Please watch the short animated video at the following link, and
then consider the questions below.
https://www.youtube.com/watch?v=9-sLw41mMLo
Cast your mind back to what you learned about contract
formation. Did Felicity have, at any time, a contract with Ron?
Go through the five elements of promissory estoppel outlined in
Waltons v Maher. Are all five of the elements met?

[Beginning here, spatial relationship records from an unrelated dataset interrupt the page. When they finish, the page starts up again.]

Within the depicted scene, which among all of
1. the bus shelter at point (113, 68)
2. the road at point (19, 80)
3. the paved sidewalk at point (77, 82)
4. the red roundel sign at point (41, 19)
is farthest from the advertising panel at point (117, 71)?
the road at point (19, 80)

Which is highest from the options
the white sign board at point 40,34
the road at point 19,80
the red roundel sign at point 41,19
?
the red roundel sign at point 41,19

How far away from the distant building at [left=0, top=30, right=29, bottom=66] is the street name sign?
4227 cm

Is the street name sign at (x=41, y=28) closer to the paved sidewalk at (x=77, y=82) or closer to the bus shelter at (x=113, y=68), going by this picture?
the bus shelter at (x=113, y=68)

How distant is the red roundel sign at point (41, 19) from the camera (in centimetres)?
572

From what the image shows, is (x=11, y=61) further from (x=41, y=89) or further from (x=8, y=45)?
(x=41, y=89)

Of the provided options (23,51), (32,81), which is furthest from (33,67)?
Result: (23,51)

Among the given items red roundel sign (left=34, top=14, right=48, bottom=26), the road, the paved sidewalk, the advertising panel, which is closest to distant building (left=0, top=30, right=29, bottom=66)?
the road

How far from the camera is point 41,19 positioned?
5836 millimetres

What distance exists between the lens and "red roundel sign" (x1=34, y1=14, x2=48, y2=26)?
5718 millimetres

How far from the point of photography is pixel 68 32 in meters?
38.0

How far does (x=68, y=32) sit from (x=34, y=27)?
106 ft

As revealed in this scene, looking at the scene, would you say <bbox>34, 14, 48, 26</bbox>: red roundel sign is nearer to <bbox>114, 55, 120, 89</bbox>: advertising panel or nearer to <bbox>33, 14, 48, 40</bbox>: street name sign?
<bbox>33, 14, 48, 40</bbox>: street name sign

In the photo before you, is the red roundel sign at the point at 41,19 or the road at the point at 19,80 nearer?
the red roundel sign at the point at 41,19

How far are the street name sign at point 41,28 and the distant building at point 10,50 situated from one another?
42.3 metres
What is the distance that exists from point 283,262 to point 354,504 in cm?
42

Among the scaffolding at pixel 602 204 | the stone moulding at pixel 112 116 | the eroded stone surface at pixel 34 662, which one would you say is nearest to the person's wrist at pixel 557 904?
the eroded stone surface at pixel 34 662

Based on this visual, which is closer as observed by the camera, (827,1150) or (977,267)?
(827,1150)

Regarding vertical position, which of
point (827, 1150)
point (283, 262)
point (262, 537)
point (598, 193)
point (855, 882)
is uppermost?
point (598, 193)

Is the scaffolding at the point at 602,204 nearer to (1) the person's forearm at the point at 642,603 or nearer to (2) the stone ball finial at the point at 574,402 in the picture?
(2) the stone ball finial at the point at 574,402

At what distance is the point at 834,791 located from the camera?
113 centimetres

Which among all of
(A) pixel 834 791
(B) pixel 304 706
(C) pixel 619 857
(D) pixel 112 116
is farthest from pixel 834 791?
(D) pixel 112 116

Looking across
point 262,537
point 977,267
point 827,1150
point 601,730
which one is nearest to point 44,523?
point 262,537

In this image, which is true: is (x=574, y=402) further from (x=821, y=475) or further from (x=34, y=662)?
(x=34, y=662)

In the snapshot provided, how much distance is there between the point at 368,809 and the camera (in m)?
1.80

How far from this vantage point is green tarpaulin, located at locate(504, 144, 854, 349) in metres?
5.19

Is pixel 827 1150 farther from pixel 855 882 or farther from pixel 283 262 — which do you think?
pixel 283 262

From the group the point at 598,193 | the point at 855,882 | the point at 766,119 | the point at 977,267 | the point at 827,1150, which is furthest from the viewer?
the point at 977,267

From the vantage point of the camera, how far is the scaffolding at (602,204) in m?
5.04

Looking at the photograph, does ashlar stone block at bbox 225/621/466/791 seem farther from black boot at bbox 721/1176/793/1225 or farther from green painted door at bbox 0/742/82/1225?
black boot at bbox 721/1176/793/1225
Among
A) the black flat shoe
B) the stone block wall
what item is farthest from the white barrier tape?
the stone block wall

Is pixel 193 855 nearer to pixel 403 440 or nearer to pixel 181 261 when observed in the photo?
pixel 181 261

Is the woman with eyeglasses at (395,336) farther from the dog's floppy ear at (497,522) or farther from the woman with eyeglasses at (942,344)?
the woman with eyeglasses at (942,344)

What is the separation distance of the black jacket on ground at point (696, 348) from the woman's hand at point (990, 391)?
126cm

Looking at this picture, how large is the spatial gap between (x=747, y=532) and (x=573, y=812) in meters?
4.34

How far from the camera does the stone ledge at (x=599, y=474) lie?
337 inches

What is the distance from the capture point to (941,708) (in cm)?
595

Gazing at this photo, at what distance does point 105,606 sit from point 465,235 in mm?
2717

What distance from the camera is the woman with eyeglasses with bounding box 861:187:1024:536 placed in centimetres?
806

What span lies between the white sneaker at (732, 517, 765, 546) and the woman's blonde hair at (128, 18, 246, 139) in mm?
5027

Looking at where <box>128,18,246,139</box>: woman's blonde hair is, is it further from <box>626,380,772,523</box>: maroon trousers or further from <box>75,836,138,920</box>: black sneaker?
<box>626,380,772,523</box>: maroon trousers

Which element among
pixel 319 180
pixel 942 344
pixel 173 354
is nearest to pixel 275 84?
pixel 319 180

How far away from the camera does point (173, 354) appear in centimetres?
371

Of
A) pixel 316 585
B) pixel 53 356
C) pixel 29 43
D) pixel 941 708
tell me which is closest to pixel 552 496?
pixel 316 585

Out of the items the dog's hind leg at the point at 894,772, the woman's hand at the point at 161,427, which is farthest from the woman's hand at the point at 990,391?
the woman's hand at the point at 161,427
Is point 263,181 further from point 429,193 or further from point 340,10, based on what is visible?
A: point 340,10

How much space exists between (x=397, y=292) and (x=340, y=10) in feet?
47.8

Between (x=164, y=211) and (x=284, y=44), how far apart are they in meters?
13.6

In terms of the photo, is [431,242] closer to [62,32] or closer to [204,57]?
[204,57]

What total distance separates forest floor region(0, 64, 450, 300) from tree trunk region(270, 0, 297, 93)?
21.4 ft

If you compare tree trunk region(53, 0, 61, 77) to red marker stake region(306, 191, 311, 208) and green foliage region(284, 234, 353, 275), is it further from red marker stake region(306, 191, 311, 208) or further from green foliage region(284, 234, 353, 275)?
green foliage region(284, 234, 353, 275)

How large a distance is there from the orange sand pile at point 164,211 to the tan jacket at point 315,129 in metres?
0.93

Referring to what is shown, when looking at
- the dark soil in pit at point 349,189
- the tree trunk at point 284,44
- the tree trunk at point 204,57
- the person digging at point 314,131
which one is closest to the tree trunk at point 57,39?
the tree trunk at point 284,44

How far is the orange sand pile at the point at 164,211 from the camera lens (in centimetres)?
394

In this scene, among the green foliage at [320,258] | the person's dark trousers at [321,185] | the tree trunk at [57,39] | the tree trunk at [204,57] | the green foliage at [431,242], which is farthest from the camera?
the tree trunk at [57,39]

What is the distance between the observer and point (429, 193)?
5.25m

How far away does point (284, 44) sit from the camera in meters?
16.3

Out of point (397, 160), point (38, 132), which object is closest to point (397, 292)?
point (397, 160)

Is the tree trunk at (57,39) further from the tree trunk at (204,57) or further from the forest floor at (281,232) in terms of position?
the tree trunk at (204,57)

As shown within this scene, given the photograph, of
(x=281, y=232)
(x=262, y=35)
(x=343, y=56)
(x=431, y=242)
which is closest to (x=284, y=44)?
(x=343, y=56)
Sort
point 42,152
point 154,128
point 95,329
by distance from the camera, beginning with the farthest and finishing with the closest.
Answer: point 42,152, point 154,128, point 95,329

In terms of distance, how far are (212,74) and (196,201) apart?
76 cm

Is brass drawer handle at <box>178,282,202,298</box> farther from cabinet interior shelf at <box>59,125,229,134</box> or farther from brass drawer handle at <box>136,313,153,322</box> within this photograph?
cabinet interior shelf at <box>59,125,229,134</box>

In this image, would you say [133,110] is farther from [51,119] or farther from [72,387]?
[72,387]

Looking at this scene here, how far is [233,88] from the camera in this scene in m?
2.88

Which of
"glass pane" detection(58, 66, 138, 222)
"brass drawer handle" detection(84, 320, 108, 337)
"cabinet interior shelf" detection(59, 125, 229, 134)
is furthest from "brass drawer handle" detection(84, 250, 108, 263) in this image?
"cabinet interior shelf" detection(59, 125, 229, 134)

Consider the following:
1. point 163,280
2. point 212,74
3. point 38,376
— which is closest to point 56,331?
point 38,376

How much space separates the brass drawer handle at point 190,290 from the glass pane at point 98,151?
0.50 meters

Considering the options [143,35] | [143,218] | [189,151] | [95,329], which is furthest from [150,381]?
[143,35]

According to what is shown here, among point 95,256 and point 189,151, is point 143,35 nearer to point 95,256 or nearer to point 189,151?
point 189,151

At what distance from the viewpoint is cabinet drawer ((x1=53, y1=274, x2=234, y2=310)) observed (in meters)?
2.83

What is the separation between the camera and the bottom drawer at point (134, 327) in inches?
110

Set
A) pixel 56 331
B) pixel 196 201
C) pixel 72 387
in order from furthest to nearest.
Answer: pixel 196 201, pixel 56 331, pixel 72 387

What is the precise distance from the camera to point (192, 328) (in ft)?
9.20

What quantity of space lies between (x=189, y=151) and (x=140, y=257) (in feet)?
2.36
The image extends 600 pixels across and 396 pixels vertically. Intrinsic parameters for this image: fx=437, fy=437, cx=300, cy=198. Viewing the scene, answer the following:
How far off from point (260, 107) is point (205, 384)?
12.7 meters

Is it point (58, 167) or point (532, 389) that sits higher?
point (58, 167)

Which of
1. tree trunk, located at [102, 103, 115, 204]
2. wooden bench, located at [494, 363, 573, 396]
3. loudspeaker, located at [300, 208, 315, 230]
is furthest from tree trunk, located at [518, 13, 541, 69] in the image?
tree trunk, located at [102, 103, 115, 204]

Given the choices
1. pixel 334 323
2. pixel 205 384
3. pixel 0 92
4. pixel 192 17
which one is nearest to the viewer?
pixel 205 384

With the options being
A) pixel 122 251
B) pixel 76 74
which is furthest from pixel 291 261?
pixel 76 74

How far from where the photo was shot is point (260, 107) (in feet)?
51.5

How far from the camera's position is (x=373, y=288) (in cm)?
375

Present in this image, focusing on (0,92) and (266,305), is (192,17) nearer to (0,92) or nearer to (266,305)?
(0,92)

Draft a letter, on Felicity’s behalf, to Ron. Explain how you
consider the issue should be resolved, and what you consider
the legal consequences will be for him if he does not agree.
[60 Minutes]
6.0 Debrief
27
After completing this topic you should recognize:
That the legal term estoppel is used in a number of ways,
but we are concerned only with promissory, or equitable
estoppel (which are two terms for the same concept);
That the doctrine of promissory estoppel developed as a
doctrine of equity law, and is therefore distinct from the
usual common law rules of contract law;
That the doctrine of promissory estoppel developed slowly,
through a series of cases over hundreds of years;
That the key case which unlocks promissory estoppel in
Australia is Waltons Stores (Interstate) v Maher;
That there are five elements for promissory estoppel in
Australia:
o First, there must be a representation.
o Second, the person making the representation (the
representor) must induce the other person to rely
upon the representation.
o Third the person to whom the representation was
made (the representee) must actually rely upon the
representation.
o Fourth, the representor must know that the
representee is relying upon the representation.
o Finally, the representee’s reliance upon the
representation must result in them incurring some
detriment.
That the courts have a range of equitable remedies
available once an estoppel is made out.